Présentation :

De nombreux domaines des sciences de l’environnement ont connu une expansion remarquable des capacités technologiques et méthodologiques au cours des dernières décennies. L'augmentation de la puissance de calcul, les nouvelles techniques de collecte de données grâce à des instruments moins chers et plus fiables et la disponibilité de données de haute qualité ont accru les possibilités. D’un autre côté, la science citoyenne (l'implication du public dans les processus scientifiques) prend de l'ampleur dans des domaines de plus en plus variés, en lien avec la biodiversité, les tremblements de terre, la météo, le climat, la pollution de l’air ou des sols, et la santé par exemple. Des observatoires citoyens sont en cours de développement un peu partout et pourraient contribuer à des recherches, des stratégies d’actions environnementales et politiques plus vastes. Par une participation crédible à la science, les citoyens pourraient contribuer activement à la prise de décision en matière d'environnement, se sensibiliser aux problèmes environnementaux, ce qui permettrait ainsi de bâtir une société plus résiliente. Mais il est nécessaire pour cela, de veiller à ce que les données collectées et analysées par les citoyens respectent les mêmes normes que celles en vigueur pour les projets de recherche traditionnels. Ceci nécessite donc d’innover ou d'adopter les meilleures pratiques pour la réalisation de ces recherches participatives.

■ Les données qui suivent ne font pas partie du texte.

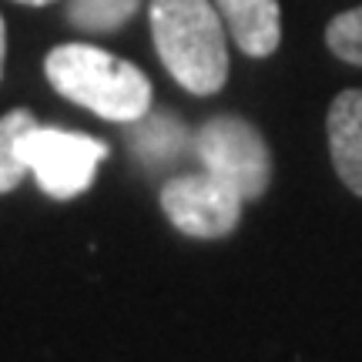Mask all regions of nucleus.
I'll list each match as a JSON object with an SVG mask.
<instances>
[{"label":"nucleus","mask_w":362,"mask_h":362,"mask_svg":"<svg viewBox=\"0 0 362 362\" xmlns=\"http://www.w3.org/2000/svg\"><path fill=\"white\" fill-rule=\"evenodd\" d=\"M325 44L339 61L352 67H362V7L336 13L325 27Z\"/></svg>","instance_id":"11"},{"label":"nucleus","mask_w":362,"mask_h":362,"mask_svg":"<svg viewBox=\"0 0 362 362\" xmlns=\"http://www.w3.org/2000/svg\"><path fill=\"white\" fill-rule=\"evenodd\" d=\"M225 34L248 57H269L282 40V11L279 0H215Z\"/></svg>","instance_id":"6"},{"label":"nucleus","mask_w":362,"mask_h":362,"mask_svg":"<svg viewBox=\"0 0 362 362\" xmlns=\"http://www.w3.org/2000/svg\"><path fill=\"white\" fill-rule=\"evenodd\" d=\"M138 131H134V148L138 155L148 161V165H165L171 158L181 155V148L188 141V131L178 124V117L161 111V115H144L134 121Z\"/></svg>","instance_id":"9"},{"label":"nucleus","mask_w":362,"mask_h":362,"mask_svg":"<svg viewBox=\"0 0 362 362\" xmlns=\"http://www.w3.org/2000/svg\"><path fill=\"white\" fill-rule=\"evenodd\" d=\"M37 128V117L17 107V111H7L0 117V194L13 192L24 175H30L27 168V155H24V144L27 134Z\"/></svg>","instance_id":"8"},{"label":"nucleus","mask_w":362,"mask_h":362,"mask_svg":"<svg viewBox=\"0 0 362 362\" xmlns=\"http://www.w3.org/2000/svg\"><path fill=\"white\" fill-rule=\"evenodd\" d=\"M4 54H7V30H4V17H0V78H4Z\"/></svg>","instance_id":"12"},{"label":"nucleus","mask_w":362,"mask_h":362,"mask_svg":"<svg viewBox=\"0 0 362 362\" xmlns=\"http://www.w3.org/2000/svg\"><path fill=\"white\" fill-rule=\"evenodd\" d=\"M24 155L40 192L57 198V202H67V198H78L81 192L90 188L98 165L107 158V144L90 138V134L37 124L27 134Z\"/></svg>","instance_id":"4"},{"label":"nucleus","mask_w":362,"mask_h":362,"mask_svg":"<svg viewBox=\"0 0 362 362\" xmlns=\"http://www.w3.org/2000/svg\"><path fill=\"white\" fill-rule=\"evenodd\" d=\"M194 151L208 175L225 181L242 194V202H255L272 181V155L262 131L238 115H218L205 121L194 134Z\"/></svg>","instance_id":"3"},{"label":"nucleus","mask_w":362,"mask_h":362,"mask_svg":"<svg viewBox=\"0 0 362 362\" xmlns=\"http://www.w3.org/2000/svg\"><path fill=\"white\" fill-rule=\"evenodd\" d=\"M141 0H71L67 4V24L88 34H111L124 27L138 13Z\"/></svg>","instance_id":"10"},{"label":"nucleus","mask_w":362,"mask_h":362,"mask_svg":"<svg viewBox=\"0 0 362 362\" xmlns=\"http://www.w3.org/2000/svg\"><path fill=\"white\" fill-rule=\"evenodd\" d=\"M13 4H27V7H44V4H54V0H13Z\"/></svg>","instance_id":"13"},{"label":"nucleus","mask_w":362,"mask_h":362,"mask_svg":"<svg viewBox=\"0 0 362 362\" xmlns=\"http://www.w3.org/2000/svg\"><path fill=\"white\" fill-rule=\"evenodd\" d=\"M329 131V155L336 165L339 181L352 194L362 198V90L349 88L336 94L325 117Z\"/></svg>","instance_id":"7"},{"label":"nucleus","mask_w":362,"mask_h":362,"mask_svg":"<svg viewBox=\"0 0 362 362\" xmlns=\"http://www.w3.org/2000/svg\"><path fill=\"white\" fill-rule=\"evenodd\" d=\"M155 51L188 94H215L228 81L225 24L211 0H151Z\"/></svg>","instance_id":"1"},{"label":"nucleus","mask_w":362,"mask_h":362,"mask_svg":"<svg viewBox=\"0 0 362 362\" xmlns=\"http://www.w3.org/2000/svg\"><path fill=\"white\" fill-rule=\"evenodd\" d=\"M161 208L181 235L225 238L242 221V194L215 175H181L161 188Z\"/></svg>","instance_id":"5"},{"label":"nucleus","mask_w":362,"mask_h":362,"mask_svg":"<svg viewBox=\"0 0 362 362\" xmlns=\"http://www.w3.org/2000/svg\"><path fill=\"white\" fill-rule=\"evenodd\" d=\"M44 74L57 94L104 121L134 124L151 111V81L141 67L94 44H61L47 54Z\"/></svg>","instance_id":"2"}]
</instances>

Le développement et le déploiement de microcapteurs individuels connectés mesurant des paramètres de l’environnement physique et chimique, et leur utilisation dans le cadre de programme de sciences participatives, reste pour le moment complexe. De nombreuses questions ouvertes demandent réflexion, et des verrous scientifiques restent à lever.  Au cours des dernières années un nombre croissant d’initiatives a vu le jour en France et à l’étranger pour développer et déployer des capteurs environnementaux portables et connectés, qui ouvrent la voie à une utilisation par des citoyens dans le cadre d’opérations de recherche, de démarches associatives, ou dans un but commercial. Mais ces initiatives sont malheureusement pour la plupart locales et pour les chercheurs impliqués il manque aujourd’hui des occasions d’échanger, de partager les bonnes pratiques, de mutualiser les développements, les protocoles, les approches, etc, conditions nécessaire pour une exploitation scientifique des données produites par ces approches.

 

Des sessions spécifiques sur le sujet restent confidentielles dans des congrès internationaux, et de nombreux acteurs français sont d’accord sur l’importance de collaborer plus largement aujourd’hui sur ces sujets : laboratoires en Sciences de l’Environnement, laboratoires de Sciences Humaines, Instituts, mairies, association de surveillance de la qualité de l’air, laboratoires citoyens (fablabs, hackerspace, etc.), etc.  La proposition d’un colloque national a donc reçu un écho très favorable de la communauté interdisciplinaire accueillant la possibilité d’établir un état des lieux des initiatives en France, de partager les bonnes pratiques, de permettre lorsque c’est possible de mutualiser des outils, des développements, des méthodes. A titre indicatif, un document pdf déposé en réponse au présent appel à projet donne une liste de personnes ou organismes intéressés par ce colloque.